Des boutiques éphémères

La technique est bien connue dans les centres commerciaux, elle marche également dans les centres-villes. Il s’agit de l’installation de magasins pour une durée limitée dans le temps. Double avantage : cela permet aux professionnels de tester leur concept et aux villes de combler le vide.

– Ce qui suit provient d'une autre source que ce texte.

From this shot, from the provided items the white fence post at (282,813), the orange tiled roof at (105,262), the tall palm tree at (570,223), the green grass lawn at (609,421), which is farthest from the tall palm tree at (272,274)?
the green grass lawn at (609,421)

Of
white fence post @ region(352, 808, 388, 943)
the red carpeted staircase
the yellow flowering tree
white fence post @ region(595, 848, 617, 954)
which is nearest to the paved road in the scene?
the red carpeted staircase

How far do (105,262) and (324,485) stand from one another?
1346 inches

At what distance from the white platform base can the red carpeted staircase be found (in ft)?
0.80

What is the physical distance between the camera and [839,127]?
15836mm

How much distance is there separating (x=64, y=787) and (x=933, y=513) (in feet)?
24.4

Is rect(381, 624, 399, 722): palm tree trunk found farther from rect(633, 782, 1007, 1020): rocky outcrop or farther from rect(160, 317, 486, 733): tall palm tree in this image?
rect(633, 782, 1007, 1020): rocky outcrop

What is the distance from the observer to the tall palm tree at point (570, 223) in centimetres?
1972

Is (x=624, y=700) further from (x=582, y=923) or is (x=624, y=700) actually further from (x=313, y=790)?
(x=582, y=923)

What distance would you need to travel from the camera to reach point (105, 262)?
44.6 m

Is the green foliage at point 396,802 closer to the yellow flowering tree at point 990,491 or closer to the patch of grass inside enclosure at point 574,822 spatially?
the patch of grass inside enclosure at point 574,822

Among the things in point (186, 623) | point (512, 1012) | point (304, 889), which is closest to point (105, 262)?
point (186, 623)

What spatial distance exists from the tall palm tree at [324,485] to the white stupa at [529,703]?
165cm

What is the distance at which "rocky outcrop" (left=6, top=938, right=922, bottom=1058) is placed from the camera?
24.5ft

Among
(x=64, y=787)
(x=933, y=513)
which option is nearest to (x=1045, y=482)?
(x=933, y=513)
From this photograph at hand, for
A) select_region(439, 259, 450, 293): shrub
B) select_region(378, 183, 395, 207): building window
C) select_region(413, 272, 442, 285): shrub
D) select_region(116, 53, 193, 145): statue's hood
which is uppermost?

Six-Fours a tenté cette expérience à l’été 2024. Une boutique de nougat et de café s’est d’abord installée dans des locaux vacants de l’avenue de la République, avant de laisser place à une confiserie. Depuis un boucher s’est installé et ce sera bientôt le tour d’un parfumeur.

Une coopérative

Autre initiative, seynoise cette fois : celle de la coopérative Le village. Elle a été créée en 2020 avec pour objectif de « contribuer à la relance du cœur de ville par la création d’activités et d’emplois, la promotion de producteurs locaux et des circuits courts ». Les Métayers anti-gaspi ont ainsi profité d’un accompagnement. Tout comme plusieurs commerçants, même si leurs boutiques n’ont pas forcément duré dans le temps.

Une aide aux loyers

Le montant des loyers est souvent un frein à l’installation de nouveaux commerces. Certaines villes peuvent proposer des aides en ce sens. Voire offrir un loyer progressif sur plusieurs années. À Toulon, la rue des Arts, pour convaincre les porteurs de projet de venir s’y établir, a pratiqué cette méthode.

Une zone franche

Depuis 2006, le centre-ville de Toulon est devenu une zone franche urbaine. Le dispositif prévoit des mesures incitatives, notamment sur la fiscalité (exonération de l’impôt sur les bénéfices, avantages sur la taxe foncière, avantages sur les cotisations économiques territoriales), pour toute installation d’entreprise, commerce ou profession libérale. Le résultat, selon la Ville : 20 % de vacance de locaux en moins. Une demande a été faite fin 2025 pour que la zone franche soit prolongée.